Description
Background and motivation
Tensors can be either be dense (all elements are next to each other in memory and all elements are represented in memory) or sparse (either elements are not next to each other in memory say from slicing, or you are manipulating the strides to conserve memory while representing more elements than are actually present in memory). We have a way to determine this internally, but there is no public way of doing this. In the cases a user needs to know whether the tensor is dense or sparse, a user has to figure out how to calculate that themselves. We need to expose this to users.
We expect this to be a common query so instead of calculating it each time it should be a property.
API Proposal
namespace System.Numerics.Tensors;
public interface IReadOnlyTensor
{
bool IsSparse { get; }
bool IsContiguous { get; }
bool IsDense { get; }
bool IsLinear { get; }
IReadOnlyTensor ToDenseTensor();
}
API Usage
Tensor<int> tensor = Tensor.Create<int>([1, 2, 3, 4], [2, 2]);
// Will be false.
bool dense = tensor.IsSparse;
// Create a tensor with only 1 element in memory but actually representing a 2 x 2 tensor with all values 1.
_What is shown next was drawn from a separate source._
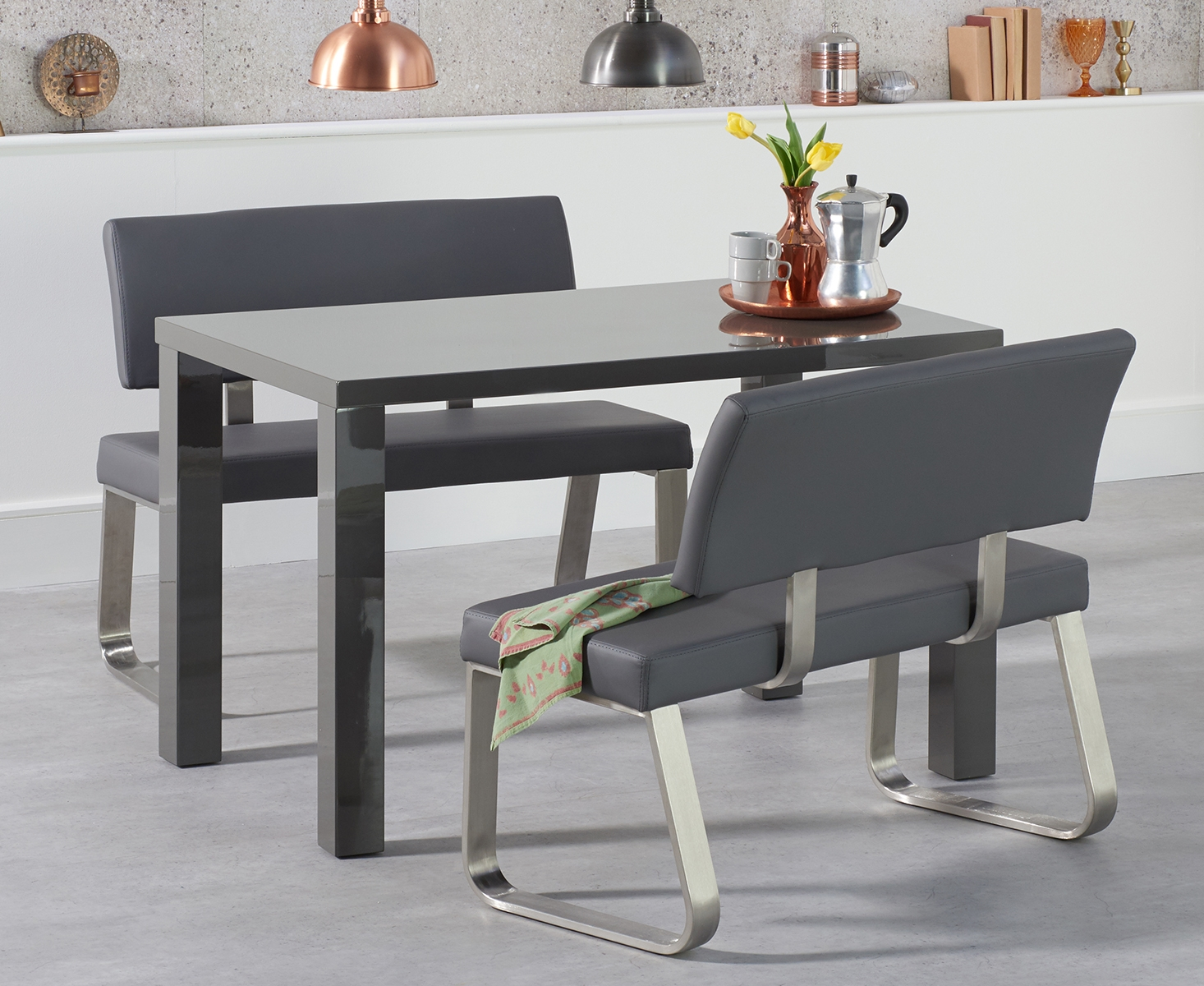High Gloss Dining Table with Malaga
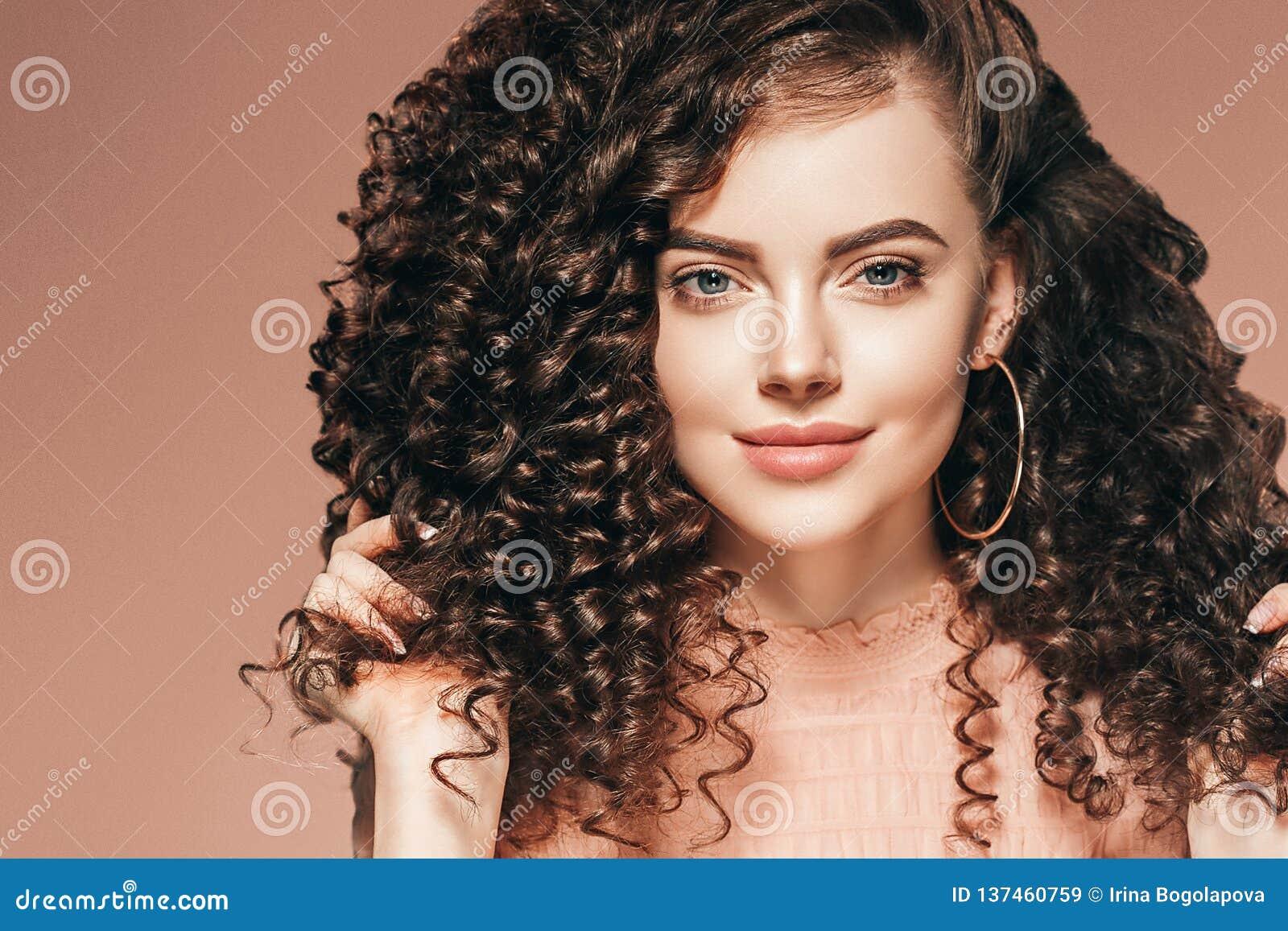 Dame de coiffure de femme de cheveux bouclés avec de longs cheveux de brune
Tensor<int> tensor = Tensor.Create<int>([1], [2, 2], [0, 0]);
// Will be true.
bool dense = tensor.IsSparse;
Alternative Designs
IsSparse is what is used by PyTorch, but we could do the inverse on our side and something like IsDense
, but we would then need another parameter IsContiguous
since dense/contiguous could be separate. Sparse does have some nuance about exactly what it means though in other frameworks (see glossary below).
IsView - could be used to refer to anything that is not fully dense/contiguous. See glossary below for additional details.
Onnx Runtime does not have any property to represent this, they just check if the tensor is a DenseTensor<T>
. I don't think this is a good approach for us.
IsDistinct - could be used when the data matches exactly 1 to 1 with its representation. No other frameworks that I could find use this though, so it would be very different from existing frameworks.
Risks
This would be a new api in a preview object, so the risks are very minimal.
Glossary
PyTorch Sparse - https://pytorch.org/docs/stable/sparse.html. PyTorch uses Sparse
to refer to a tensor where "elements are mostly zero valued." They support 5 different formats of sparse (see prior link). If a tensor is sparse, they also track how many dimensions are represented in a sparse format and how many are represented in a dense format (in the same tensor).
PyTorch Views - https://pytorch.org/docs/stable/tensor_view.html. PyTorch uses a view to essentially let you know that this "Tensor" is actually pointing to the memory of another tensor. Kinda like our TensorSpan
. But these views don't have to be contiguous.
PyTorch IsContiguous - https://pytorch.org/docs/stable/generated/torch.Tensor.is_contiguous.html. Basically the same as we would consider contiguous (the data is contiguous in memory), but they provide additional options/details about how the memory is laid out.
OnnxRuntime C# api doesn't have sparse tensors, but their python api does and it matches exactly PyTorch, https://onnxruntime.ai/docs/api/python/api_summary.html#sparsetensor. In fact you can bind PyTorch tensors directly as input/ouput.
TensorFlow also supports sparse tensors, https://www.tensorflow.org/guide/sparse_tensor, they are interepretted the same way as PyTorch, but they only support 1 format compared to PyTorch's 5.